I believe that I may have found an issue with the CombineVariants tool of GATK that manifests itself when there is a repeated ID in a given VCF. For us, the reason to have repeated IDs in a VCF file is to detect inconsistencies in our sample by calling variants on 2 different DNA samples and then checking the concordance. Our current process is:
1) Generate a VCF containing unique IDs (using GATK CallVariants)
2) Replace the VCF header with potentially non-unique IDs (using tabix -r)
3) Merge a single VCF to uniqify the IDs (using GATK CombineVariants)
It seems that the genotypes in the merged VCF are off by one column. I've attached 3 files that demonstrate the issue: "combined" which is the result of step 1, "combined.renamed", which is the output of step 2, and "combined.renamed.merged", which is the output of step 3.

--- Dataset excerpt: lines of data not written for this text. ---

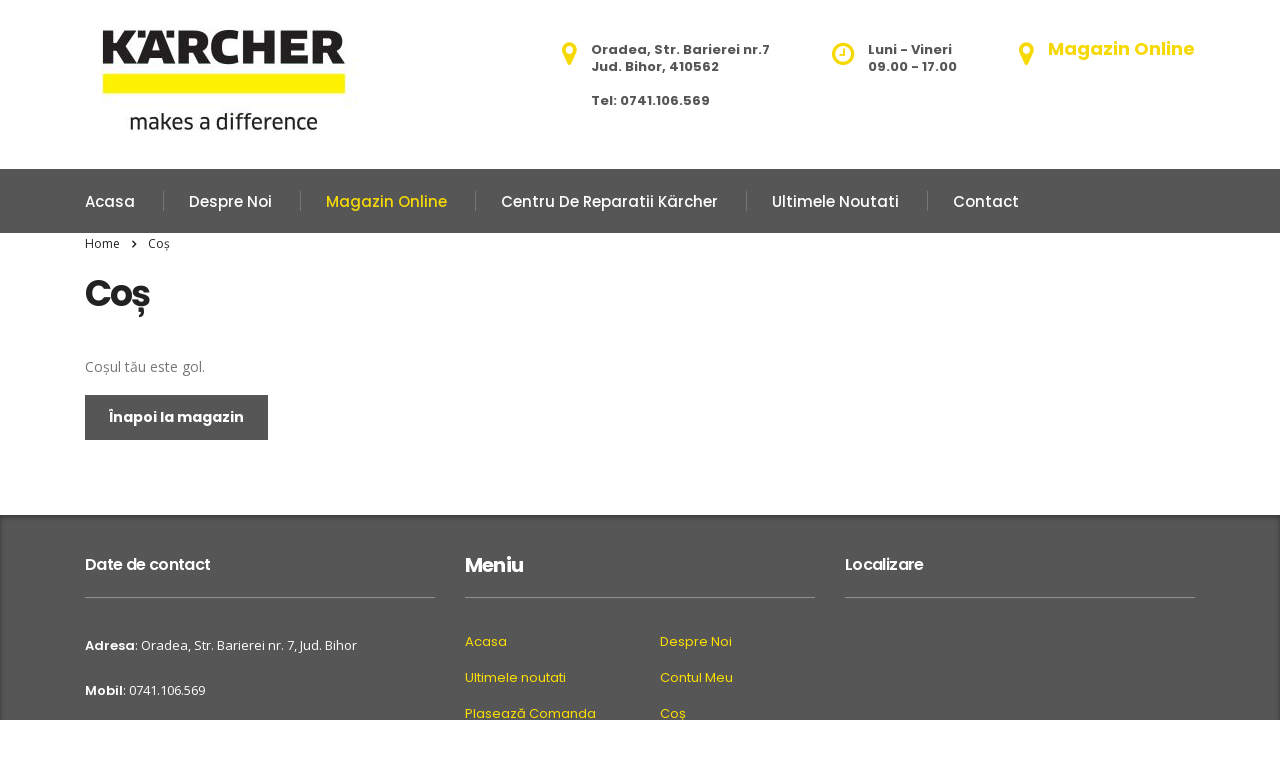

--- FILE ---
content_type: text/css
request_url: https://alcoprest.ro/wp-content/plugins/woocommerce-collapsing-categories/assets/css/mtree.css?ver=5.4.18
body_size: 1669
content:
/*.stm_sidebar pre{
	background: none;
	border: 0 none;
	border-radius: 0;
}*/
ul.mtree {
  opacity: 0;
  margin: 0;
  padding: 0;
  background: #f2f2f2 none repeat scroll 0 0;
  font-family: Poppins;
}
ul.mtree ul {
  margin: 0;
  padding: 0;
}

ul.mtree li {
  list-style: none;
  border-bottom: 1px solid #fff;
  color: #222;
  font-weight: 600;
  padding: 0 23px 0 0;
  margin: 0;
  line-height: 50px;
}
ul.mtree ul li{
	border-bottom: 0px none;
}
ul.mtree a {
  display: block;
}
ul.mtree li.mtree-node > a {
  /*font-weight: normal;*/
}

ul.mtree a {
  /*-webkit-transition: all 300ms ease-out;
  -moz-transition: all 300ms ease-out;
  -ms-transition: all 300ms ease-out;
  -o-transition: all 300ms ease-out;
  transition: all 300ms ease-out;*/
  border-left: 5px solid transparent ;
}
ul.mtree li{
	
}
ul.mtree a:hover{
	border-left: 5px solid #fcde00 ;
}
ul.mtree.default li {
  font-size: 14px;
}
ul.mtree.default a {
  padding: 0px 5px;
  color: #555;
}

ul.mtree.default ul li a{
	
	padding-left: 1em;
}
ul.mtree.default a:hover {
  text-decoration: none;
  
}
ul.mtree.default li.mtree-node:before {
  float: left;
  margin-left: .5em;
  zoom: .8;
  /*margin-top: .1em;*/
  color: #777;
}
ul.mtree.default li.mtree-open:before {
  content: '-';
}
ul.mtree.default li.mtree-closed:before {
  content: '+';
}
ul.mtree.default ul > li:first-child {
  margin-top: .1em;
}
ul.mtree.default ul > li:last-child {
  margin-bottom: .3em;
}
ul.mtree.default ul a {
  color: #666;
}

ul.mtree.default li > a:hover, ul.mtree.default li.current-cat > a {
  /*text-decoration: underline;*/
  /*font-weight: bold;*/
}

li.current-cat-parent > .children {

  height: auto  !important;

  display: block !important;

}

--- FILE ---
content_type: application/javascript
request_url: https://alcoprest.ro/wp-content/plugins/woocommerce/assets/js/frontend/address-i18n.min.js?ver=2.6.2
body_size: 1834
content:
jQuery(function(a){function b(a,b){b?(a.find("label").append(' <abbr class="required" title="'+wc_address_i18n_params.i18n_required_text+'">*</abbr>'),a.addClass("validate-required")):(a.find("label abbr").remove(),a.removeClass("validate-required"))}if("undefined"==typeof wc_address_i18n_params)return!1;var c=wc_address_i18n_params.locale.replace(/&quot;/g,'"'),d=a.parseJSON(c);a(document.body).bind("country_to_state_changing",function(c,e,f){var g,h=f;g="undefined"!=typeof d[e]?d[e]:d["default"];var i=h.find("#billing_postcode_field, #shipping_postcode_field"),j=h.find("#billing_city_field, #shipping_city_field"),k=h.find("#billing_state_field, #shipping_state_field");i.attr("data-o_class")||(i.attr("data-o_class",i.attr("class")),j.attr("data-o_class",j.attr("class")),k.attr("data-o_class",k.attr("class"))),g.postcode_before_city?(i.add(j).add(k).removeClass("form-row-first form-row-last").addClass("form-row-first"),j.removeClass("form-row-wide form-row-first").addClass("form-row-last"),i.insertBefore(j)):(i.attr("class",i.attr("data-o_class")),j.attr("class",j.attr("data-o_class")),k.attr("class",k.attr("data-o_class")),i.insertAfter(k));var l=a.parseJSON(wc_address_i18n_params.locale_fields);a.each(l,function(a,c){var e=h.find(c);g[a]?(g[a].label&&e.find("label").html(g[a].label),g[a].placeholder&&e.find("input").attr("placeholder",g[a].placeholder),b(e,!1),"undefined"==typeof g[a].required&&d["default"][a].required===!0?b(e,!0):g[a].required===!0&&b(e,!0),"state"!==a&&(g[a].hidden===!0?e.hide().find("input").val(""):e.show())):d["default"][a]&&("state"!==a&&("undefined"==typeof d["default"][a].hidden||d["default"][a].hidden===!1?e.show():d["default"][a].hidden===!0&&e.hide().find("input").val("")),"postcode"!==a&&"city"!==a&&"state"!==a||(d["default"][a].label&&e.find("label").html(d["default"][a].label),d["default"][a].placeholder&&e.find("input").attr("placeholder",d["default"][a].placeholder)),d["default"][a].required===!0&&0===e.find("label abbr").length&&b(e,!0))})})});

The relevant lines are as follows:
HG00421@123910725 HG00422 HG00422@123910706 HG00423@123910701 NA12801 NA12802 0/0:300 0/0:127 0/0:292 0/0:290 0/0:127 0/0:127 0/0:299 0/0:127 0/0:299 0/0:293 0/0:127 0/0:127
HG00421 HG00422 HG00422 HG00423 NA12801 NA12802 0/0:300 0/0:127 0/0:292 0/0:290 0/0:127 0/0:127 0/0:299 0/0:127 0/0:299 0/0:293 0/0:127 0/0:127
HG00421 HG00422 HG00423 NA12801 NA12802 0/0:300 0/0:127 0/0:292 0/0:290 0/0:127 0/0:299 0/0:127 0/0:299 0/0:293 0/0:127
Using the depth argument here, we can see that in the merged dataset, NA12801 has depths 290,293 whereas in the original and renamed datasets the depths were 127,127. The 290,293 depths correspond to HG00423, which is the column before.
I have confirmed this behavior in both GATK 2.7-4 and 2.8-1. If there's any more information that you need, please let me know, and I would be happy to provide it. Also, if you might know where this issue arises, I would be happy to try to provide a patch.